[PROBLEMS AND TASKS]:
1 > Answer these questions using the article on prediction markets, one answer per line.
(a) By how much did DraftKings stock fall on the day the report was published?
(b) What fee does the text say a bettor pays the house on a bet at -110?
(c) What does a platform like Kalshi charge instead of embedding a vig into the odds?
2 > Retype the part of the article on prediction markets between "For sports bettors" and "the full breakdown.", inclusive.
3 > Extend the article on prediction markets, picking up after its final sentence.

[EXERCISE TEXT]:

A Bank of America research report released this week put a number on something the sports betting industry has been quietly watching for months: the potential size of the prediction market category. The figure — $1.1 trillion in annual volume — is so large it sent DraftKings and Flutter Entertainment’s FanDuel stock tumbling the same day it was published, with DraftKings falling more than 7 percent and FanDuel parent Flutter dropping nearly 4 percent.
For sports bettors trying to make sense of what prediction markets are, how they differ from traditional sportsbooks, and what this report actually means for them, here is the full breakdown.
Traditional sportsbooks operate by setting a line and collecting a vig — a built-in margin that ensures the house profits regardless of the outcome. When you bet on a game at -110, you’re paying a 10-cent fee to the house for the privilege of participating. The sportsbook makes money by balancing action and collecting juice on every transaction.
Prediction markets work differently. Platforms like Kalshi offer binary contracts — “Yes” or “No” outcomes on real-world events, including sports results. The price of each contract reflects the market’s collective assessment of the probability. If you buy a “Yes” contract on the Kansas City Chiefs winning their next game at 70 cents, you win $1 if they win, netting 30 cents per contract. The platform charges a small transaction fee rather than embedding a vig into the odds. For sharp bettors who consistently beat the market, this is a fundamentally different and more attractive structure: they don’t get limited or banned for winning too much, as they routinely do at traditional sportsbooks.

[DATASET EXTRACT]:
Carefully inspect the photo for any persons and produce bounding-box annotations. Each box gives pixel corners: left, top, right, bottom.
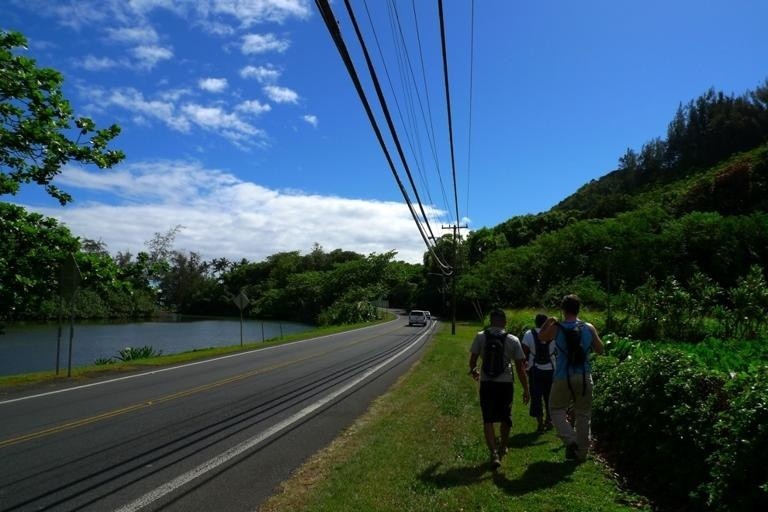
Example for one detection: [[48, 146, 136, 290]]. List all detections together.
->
[[536, 293, 604, 466], [464, 309, 530, 469], [519, 313, 558, 436]]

[ANSWERS TO THIS EXERCISE]:
1 >
(a) More than 7 percent.
(b) A 10-cent fee.
(c) A small transaction fee.

2 >
For sports bettors trying to make sense of what prediction markets are, how they differ from traditional sportsbooks, and what this report actually means for them, here is the full breakdown.

3 >
The Bank of America report, authored by analysts Julie Hoover and Shaun Kelley, estimates that prediction markets in the US are on track to generate roughly $100 billion in verified trades in 2026 — approximately 9 percent of the projected $1.1 trillion ultimate market size. The $1.1 trillion figure is not a near-term projection; it represents the analysts’ estimate of the total addressable market if prediction platforms capture the same scale as the existing US sports betting ecosystem.
The math behind the revenue projection is straightforward. If prediction market platforms charge an average fee of 1 percent on every dollar traded, and trading volume reaches $1.1 trillion annually, that produces $10 billion in platform revenue. For comparison, the entire US regulated sports betting market generated approximately $11 billion in gross gaming revenue in 2025. The Bank of America projection effectively suggests prediction markets could eventually match the revenue of the entire current US sportsbook industry through transaction fees alone.
Among the report’s most striking data points: Kalshi accounts for approximately 90 percent of all event contract activity in the United States. Its nearest domestic competitor, Crypto.com, holds just 4 percent of the market. Polymarket, the largest global prediction market by volume, is not yet live in the US and is not included in the domestic figures.
Seventy-nine percent of Kalshi’s trading volume in March 2026 was tied to sports events — a figure that underscores why the traditional sportsbook industry views the platform as a direct competitive threat. Kalshi operates under federal CFTC oversight rather than state gaming licenses, which allows it to offer sports event contracts in states where sports betting is not yet legal. It also sets its minimum participation age at 18, versus the 21 minimum required in most regulated sports betting states. Those structural advantages — federal reach, lower age threshold, and no vig structure — are exactly what the Bank of America analysts cite when explaining prediction markets’ appeal to younger users and sharp bettors.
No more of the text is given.